REQUIRED ACTION 1:
Answer these questions using the passage about Alabi-Isama:
(a) Where were the troops he commanded before his transfer to the 3 Marine Commando stationed?
(b) In what year did he serve as Acting Governor of the Mid-Western Region?
(c) To which country did he relocate after retiring from the Army?
REQUIRED ACTION 2: In the passage about Alabi-Isama, replace "autobiography" with "memoir" in the stretch starting at "In April 1968, Alabi-Isama" and ending at "the United States.", and give that stretch again.
REQUIRED ACTION 3: Carry on the passage about Alabi-Isama from its final sentence.

Brigadier-General Alabi-Isama served as the commander of the troops stationed at the Niger Bridge in Asaba, He was subsequently transferred by the Army Headquarters to the 3 Marine Commando, 3MCDO, operating on the Calabar front during the war. Alabi-Isama led forces against the Biafran Republic, successfully liberating various locations including Odukpani, Ikot-Okpora, Iwuru, Akunakuna, Itigidi, Ediba, Ugep, Obubra, Afikpo, Oban, and Ekang. He also "closed" the international border with Biafra at Nssakpa, as detailed in his book, The Tragedy of Victory.

In April 1968, Alabi-Isama and his 3MCDO men embarked on a mission to recapture Creek Town, Itu, Uyo, Ikot-Ekpene, Oron, Eket, Opobo, Abak, Etinan, Bori-Ogoni, Akwete, Afam, Aletu Ekene, Elelenwo, Okrika, and Port-Harcourt, successfully completing the operation the following month. After the war, Alabi-Isama assumed the role of the Nigerian Army's Principal General Staff Officer. In 1973, he served as the Acting Governor of the Mid-Western Region, where he notably received the first group of National Youth Service Corps members, as recounted in his autobiography. Following his retirement as a Brigadier-General from the Army in 1977, Alabi-Isama relocated to the United States.

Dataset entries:
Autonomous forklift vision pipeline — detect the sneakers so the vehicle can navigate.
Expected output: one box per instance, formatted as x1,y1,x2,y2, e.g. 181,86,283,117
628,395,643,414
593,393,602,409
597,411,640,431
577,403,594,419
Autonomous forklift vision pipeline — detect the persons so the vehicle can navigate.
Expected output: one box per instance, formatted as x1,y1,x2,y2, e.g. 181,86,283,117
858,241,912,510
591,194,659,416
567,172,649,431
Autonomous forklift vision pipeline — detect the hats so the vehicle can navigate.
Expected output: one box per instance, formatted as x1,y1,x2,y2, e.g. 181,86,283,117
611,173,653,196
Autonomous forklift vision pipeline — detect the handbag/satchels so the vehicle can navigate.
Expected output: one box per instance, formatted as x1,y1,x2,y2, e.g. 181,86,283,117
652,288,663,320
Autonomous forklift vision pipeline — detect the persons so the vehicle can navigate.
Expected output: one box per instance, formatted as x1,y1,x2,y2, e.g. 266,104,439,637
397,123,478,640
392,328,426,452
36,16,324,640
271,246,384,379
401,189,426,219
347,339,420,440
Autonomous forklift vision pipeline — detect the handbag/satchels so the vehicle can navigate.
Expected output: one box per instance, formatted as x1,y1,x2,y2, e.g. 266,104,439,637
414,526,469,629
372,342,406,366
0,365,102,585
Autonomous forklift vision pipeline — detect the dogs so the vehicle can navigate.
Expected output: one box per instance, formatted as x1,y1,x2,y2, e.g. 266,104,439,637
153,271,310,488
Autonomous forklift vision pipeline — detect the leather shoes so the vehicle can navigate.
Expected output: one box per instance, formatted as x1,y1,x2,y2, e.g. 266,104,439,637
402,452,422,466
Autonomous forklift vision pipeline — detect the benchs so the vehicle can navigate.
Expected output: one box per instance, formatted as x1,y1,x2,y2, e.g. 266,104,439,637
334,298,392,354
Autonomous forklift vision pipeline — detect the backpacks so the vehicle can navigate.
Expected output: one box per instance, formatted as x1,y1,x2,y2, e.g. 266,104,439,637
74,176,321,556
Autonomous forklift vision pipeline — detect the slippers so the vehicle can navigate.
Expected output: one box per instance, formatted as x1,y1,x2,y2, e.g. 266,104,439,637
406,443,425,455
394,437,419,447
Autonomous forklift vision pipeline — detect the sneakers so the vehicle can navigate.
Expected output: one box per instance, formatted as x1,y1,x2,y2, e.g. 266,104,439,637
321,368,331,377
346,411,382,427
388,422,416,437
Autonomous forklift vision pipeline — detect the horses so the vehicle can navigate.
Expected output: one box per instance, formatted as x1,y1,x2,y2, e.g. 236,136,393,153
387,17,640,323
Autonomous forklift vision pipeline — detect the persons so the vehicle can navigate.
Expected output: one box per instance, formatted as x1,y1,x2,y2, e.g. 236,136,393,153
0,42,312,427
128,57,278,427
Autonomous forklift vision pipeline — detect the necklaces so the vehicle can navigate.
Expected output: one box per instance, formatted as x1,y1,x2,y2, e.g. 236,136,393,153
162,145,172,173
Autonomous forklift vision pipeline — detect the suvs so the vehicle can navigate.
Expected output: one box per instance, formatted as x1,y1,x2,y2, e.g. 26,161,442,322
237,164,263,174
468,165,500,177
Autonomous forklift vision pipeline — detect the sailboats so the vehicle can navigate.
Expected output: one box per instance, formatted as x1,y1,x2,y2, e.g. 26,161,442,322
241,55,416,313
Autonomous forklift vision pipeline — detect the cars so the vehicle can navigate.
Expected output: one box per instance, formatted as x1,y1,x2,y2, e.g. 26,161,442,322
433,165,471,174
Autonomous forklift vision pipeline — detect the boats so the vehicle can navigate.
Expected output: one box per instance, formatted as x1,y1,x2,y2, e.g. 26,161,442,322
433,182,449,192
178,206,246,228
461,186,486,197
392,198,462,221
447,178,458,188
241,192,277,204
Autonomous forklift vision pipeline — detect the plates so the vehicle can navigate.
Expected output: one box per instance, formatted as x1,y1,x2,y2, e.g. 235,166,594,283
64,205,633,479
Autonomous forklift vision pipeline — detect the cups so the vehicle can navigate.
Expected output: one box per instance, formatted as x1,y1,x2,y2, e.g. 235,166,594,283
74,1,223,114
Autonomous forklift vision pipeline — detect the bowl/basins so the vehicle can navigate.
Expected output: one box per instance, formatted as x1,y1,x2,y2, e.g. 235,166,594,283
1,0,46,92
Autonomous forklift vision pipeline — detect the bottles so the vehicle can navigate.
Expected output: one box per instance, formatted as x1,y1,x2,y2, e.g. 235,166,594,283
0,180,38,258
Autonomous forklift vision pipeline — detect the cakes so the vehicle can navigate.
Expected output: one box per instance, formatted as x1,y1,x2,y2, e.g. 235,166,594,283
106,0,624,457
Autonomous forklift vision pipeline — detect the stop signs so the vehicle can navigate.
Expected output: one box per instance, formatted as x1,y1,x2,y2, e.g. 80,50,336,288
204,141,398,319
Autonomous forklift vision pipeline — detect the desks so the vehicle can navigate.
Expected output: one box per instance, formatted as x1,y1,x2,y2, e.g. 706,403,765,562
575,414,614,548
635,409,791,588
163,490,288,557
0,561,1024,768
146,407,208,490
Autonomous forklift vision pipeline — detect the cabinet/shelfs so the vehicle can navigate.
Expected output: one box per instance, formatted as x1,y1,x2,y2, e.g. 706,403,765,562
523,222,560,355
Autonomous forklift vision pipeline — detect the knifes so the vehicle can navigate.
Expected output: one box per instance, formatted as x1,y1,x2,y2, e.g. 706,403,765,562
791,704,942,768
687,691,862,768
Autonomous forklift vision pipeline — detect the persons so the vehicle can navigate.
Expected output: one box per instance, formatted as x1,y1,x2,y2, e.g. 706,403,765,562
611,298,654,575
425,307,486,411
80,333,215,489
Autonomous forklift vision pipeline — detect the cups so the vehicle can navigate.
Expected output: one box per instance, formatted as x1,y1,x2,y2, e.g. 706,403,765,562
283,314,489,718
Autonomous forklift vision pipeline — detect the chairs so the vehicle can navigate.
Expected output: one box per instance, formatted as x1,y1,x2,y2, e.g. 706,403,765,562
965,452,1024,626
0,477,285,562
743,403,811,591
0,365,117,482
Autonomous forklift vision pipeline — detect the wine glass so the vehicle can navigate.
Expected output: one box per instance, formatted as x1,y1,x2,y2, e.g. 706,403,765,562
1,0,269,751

EXERCISE ANSWER 1:
(a) At the Niger Bridge in Asaba.
(b) 1973.
(c) The United States.

EXERCISE ANSWER 2:
In April 1968, Alabi-Isama and his 3MCDO men embarked on a mission to recapture Creek Town, Itu, Uyo, Ikot-Ekpene, Oron, Eket, Opobo, Abak, Etinan, Bori-Ogoni, Akwete, Afam, Aletu Ekene, Elelenwo, Okrika, and Port-Harcourt, successfully completing the operation the following month. After the war, Alabi-Isama assumed the role of the Nigerian Army's Principal General Staff Officer. In 1973, he served as the Acting Governor of the Mid-Western Region, where he notably received the first group of National Youth Service Corps members, as recounted in his memoir. Following his retirement as a Brigadier-General from the Army in 1977, Alabi-Isama relocated to the United States.

EXERCISE ANSWER 3:
== Role in the Nigeria Civil War ==
Alabi-Isama played a pivotal role in leading the troops that successfully liberated the remaining parts of Cross River State following Colonel Adekunle's amphibious sea landing at Calabar. Furthermore, he commanded the 3 Marine Commando troops that effectively captured the present-day states of Akwa Ibom, Rivers, and Bayelsa. His strategic planning, specifically the implementation of the Pincer 2 strategy, played a crucial role in bringing an end to the Nigerian Civil War.

== Writing ==
The Tragedy of Victory: On-the-Spot Account of the Nigeria-Biafra War in the Atlantic Theatre is a sequential narrative of the war that lasted from 6 July 1967 to 15 January 1970 which was published in 2013.